[Required work] Extract every line of the listing below word for word, omitting the pictures.

[Start Excerpted data]

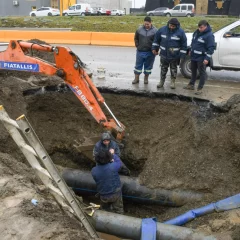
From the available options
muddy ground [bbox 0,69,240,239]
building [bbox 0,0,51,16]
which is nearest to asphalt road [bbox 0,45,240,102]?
muddy ground [bbox 0,69,240,239]

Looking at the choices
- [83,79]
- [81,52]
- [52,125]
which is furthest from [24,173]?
[81,52]

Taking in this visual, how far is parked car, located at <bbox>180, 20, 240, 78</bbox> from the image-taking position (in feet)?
37.3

[End Excerpted data]

[Solution to this exercise]
From the available options
muddy ground [bbox 0,69,240,239]
building [bbox 0,0,51,16]
which is nearest to asphalt road [bbox 0,45,240,102]?
muddy ground [bbox 0,69,240,239]

Looking at the choices
- [83,79]
- [81,52]
- [52,125]
which is furthest from [24,173]?
[81,52]

Taking in this visual, how far is parked car, located at <bbox>180, 20, 240, 78</bbox> from the image-taking position (in feet)?
37.3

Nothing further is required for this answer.